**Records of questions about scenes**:
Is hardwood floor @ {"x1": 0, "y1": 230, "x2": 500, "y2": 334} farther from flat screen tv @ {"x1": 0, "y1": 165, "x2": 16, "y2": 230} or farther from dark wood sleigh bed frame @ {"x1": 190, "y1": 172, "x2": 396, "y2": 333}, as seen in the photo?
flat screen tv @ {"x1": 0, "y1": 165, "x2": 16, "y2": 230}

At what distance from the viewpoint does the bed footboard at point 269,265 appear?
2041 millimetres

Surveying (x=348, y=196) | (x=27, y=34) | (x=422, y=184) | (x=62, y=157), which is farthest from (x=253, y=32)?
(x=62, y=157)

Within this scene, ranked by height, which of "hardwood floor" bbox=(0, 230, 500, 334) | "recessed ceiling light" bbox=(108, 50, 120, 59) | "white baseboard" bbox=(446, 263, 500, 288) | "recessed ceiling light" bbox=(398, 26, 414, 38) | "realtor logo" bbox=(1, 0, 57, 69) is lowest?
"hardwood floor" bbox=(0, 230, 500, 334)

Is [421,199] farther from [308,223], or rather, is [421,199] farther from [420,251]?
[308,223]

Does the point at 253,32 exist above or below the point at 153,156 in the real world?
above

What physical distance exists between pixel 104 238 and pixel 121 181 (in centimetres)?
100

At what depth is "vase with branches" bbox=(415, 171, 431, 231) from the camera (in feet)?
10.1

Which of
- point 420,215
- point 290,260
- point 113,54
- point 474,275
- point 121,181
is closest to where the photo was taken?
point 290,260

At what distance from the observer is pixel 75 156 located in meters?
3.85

**PROBLEM TO WORK ON**:
Rewrite all of the material above, putting "ceiling downlight" in place of each "recessed ceiling light" and leaving everything else unchanged.

**THE COMPLETED TASK**:
Is hardwood floor @ {"x1": 0, "y1": 230, "x2": 500, "y2": 334} farther from flat screen tv @ {"x1": 0, "y1": 165, "x2": 16, "y2": 230} or farther from dark wood sleigh bed frame @ {"x1": 190, "y1": 172, "x2": 396, "y2": 333}, as seen in the photo?
flat screen tv @ {"x1": 0, "y1": 165, "x2": 16, "y2": 230}

At what distance from the viewpoint does the bed footboard at point 269,265 appear?
2041 millimetres

Surveying (x=348, y=196) | (x=27, y=34) | (x=422, y=184) | (x=62, y=157), which is farthest from (x=253, y=32)?
(x=62, y=157)

Within this scene, ranked by height, which of "hardwood floor" bbox=(0, 230, 500, 334) | "ceiling downlight" bbox=(108, 50, 120, 59) | "white baseboard" bbox=(446, 263, 500, 288) | "ceiling downlight" bbox=(398, 26, 414, 38) | "realtor logo" bbox=(1, 0, 57, 69) is lowest?
"hardwood floor" bbox=(0, 230, 500, 334)

Is [421,199] farther from [308,223], or rather, is [421,199] farther from [420,251]?
[308,223]

Does the point at 253,32 exist above or below the point at 153,156 in the real world?
above

What physical distance exists between pixel 104 238 and pixel 121 181 (in centimetres)?
100

At what depth is "vase with branches" bbox=(415, 171, 431, 231) from the camera (in feet)?
10.1

Which of
- point 420,215
- point 290,260
- point 113,54
- point 474,275
- point 121,181
is closest to where the photo was taken?
point 290,260

At what distance from the observer is pixel 75 156 located in meters?
3.85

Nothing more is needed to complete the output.